WHAT THE EXERCISE ASKS
Print only the lines below from the one with "IA license plate ASG990" to the one with "Canada 1908 Sc", both included, exactly as they stand. Leave pictures out.

PROVIDED MATERIAL

===============

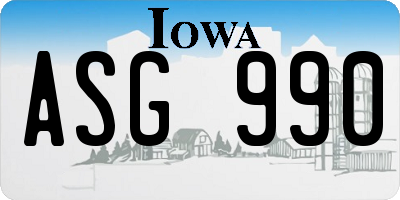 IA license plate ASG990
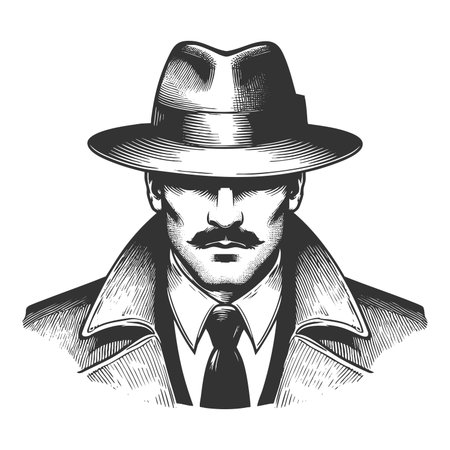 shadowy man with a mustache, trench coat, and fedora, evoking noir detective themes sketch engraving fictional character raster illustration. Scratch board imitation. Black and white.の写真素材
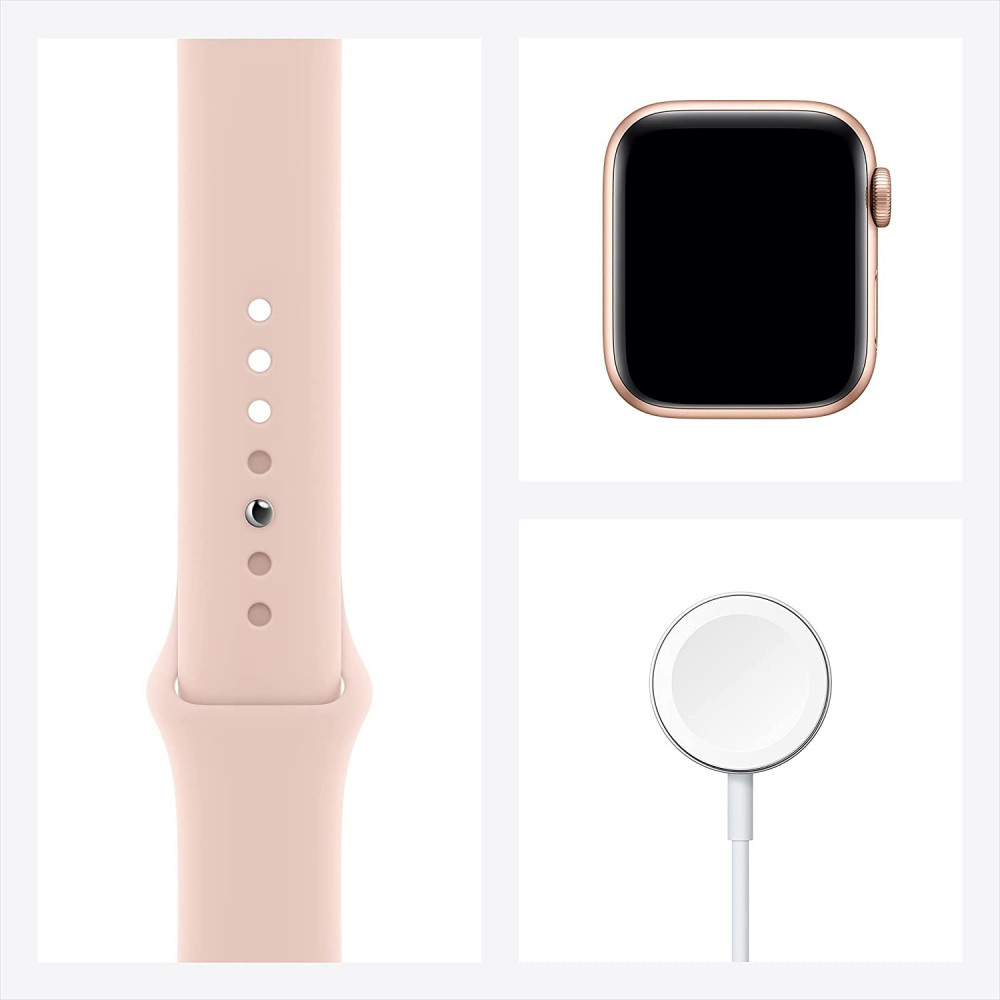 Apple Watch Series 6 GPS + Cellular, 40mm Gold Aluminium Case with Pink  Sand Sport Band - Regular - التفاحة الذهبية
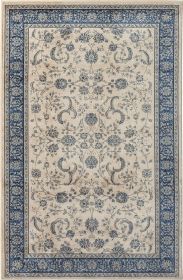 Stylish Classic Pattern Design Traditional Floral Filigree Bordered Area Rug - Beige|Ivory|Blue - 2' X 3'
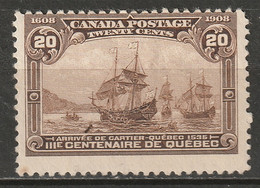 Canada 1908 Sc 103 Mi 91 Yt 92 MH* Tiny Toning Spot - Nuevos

===============

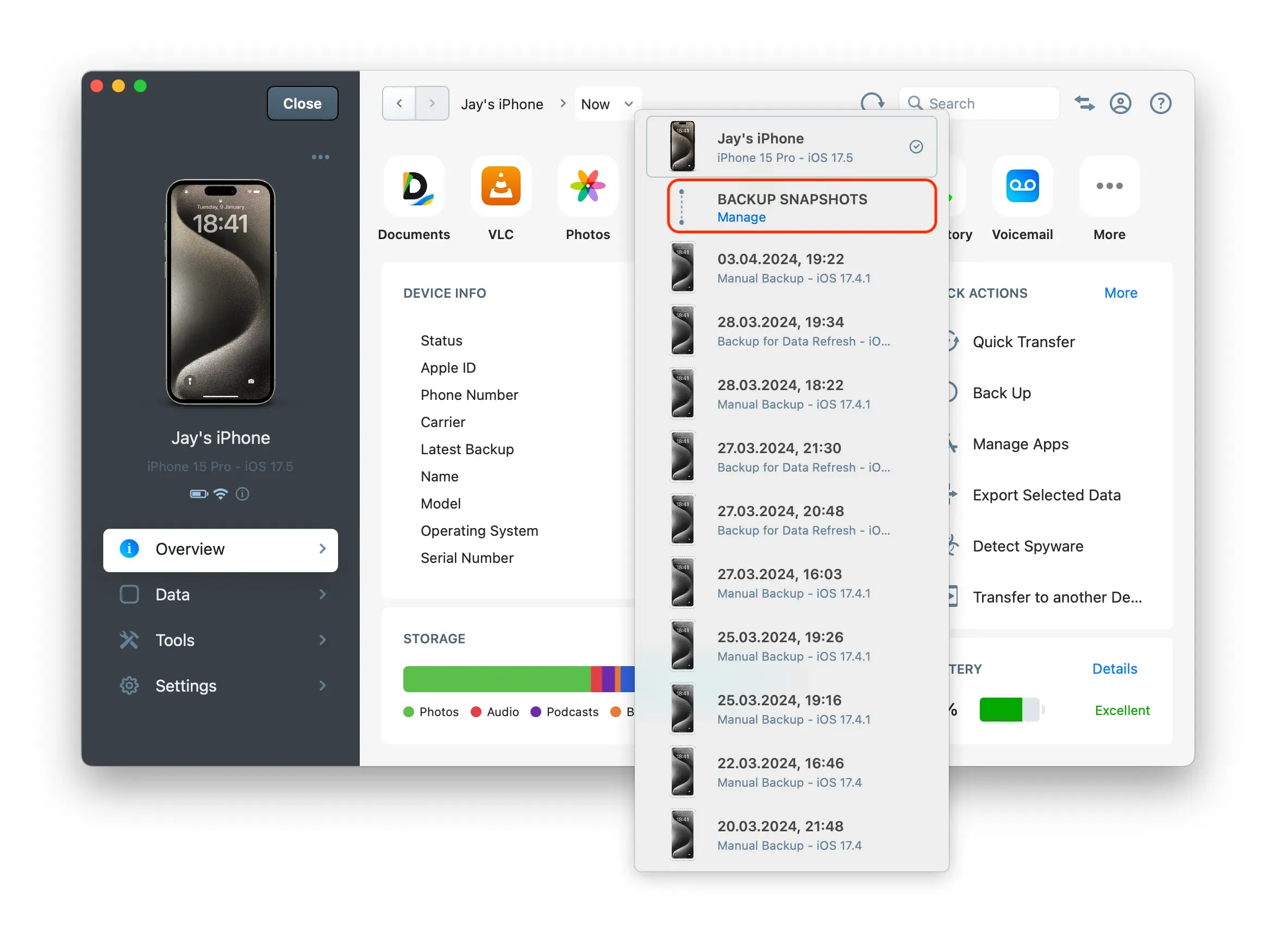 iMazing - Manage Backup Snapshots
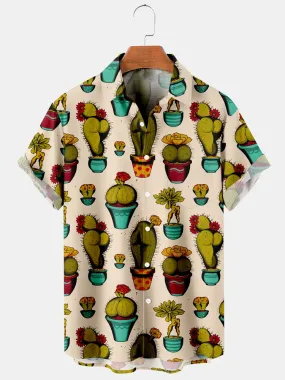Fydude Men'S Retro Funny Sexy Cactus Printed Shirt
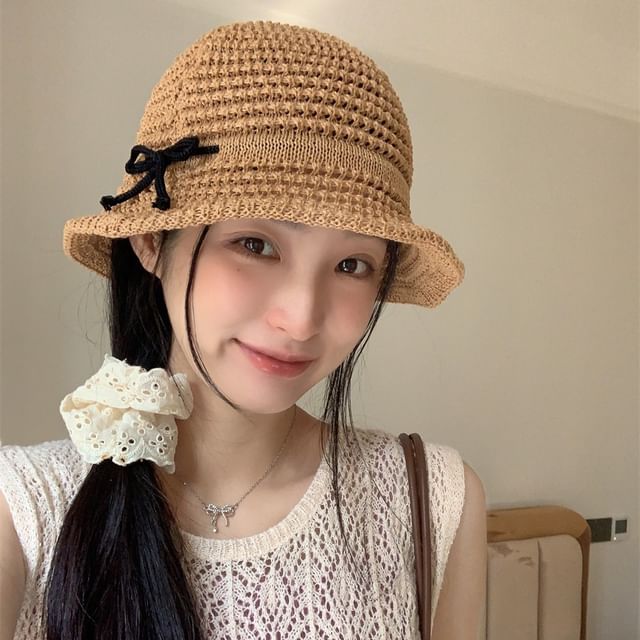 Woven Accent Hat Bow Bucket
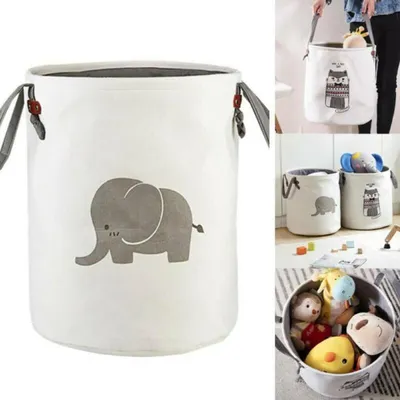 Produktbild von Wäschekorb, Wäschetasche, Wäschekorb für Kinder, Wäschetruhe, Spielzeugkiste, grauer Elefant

===============

COMPLETED EXERCISE
 IA license plate ASG990
 shadowy man with a mustache, trench coat, and fedora, evoking noir detective themes sketch engraving fictional character raster illustration. Scratch board imitation. Black and white.の写真素材
 Apple Watch Series 6 GPS + Cellular, 40mm Gold Aluminium Case with Pink  Sand Sport Band - Regular - التفاحة الذهبية
 Stylish Classic Pattern Design Traditional Floral Filigree Bordered Area Rug - Beige|Ivory|Blue - 2' X 3'
 Canada 1908 Sc 103 Mi 91 Yt 92 MH* Tiny Toning Spot - Nuevos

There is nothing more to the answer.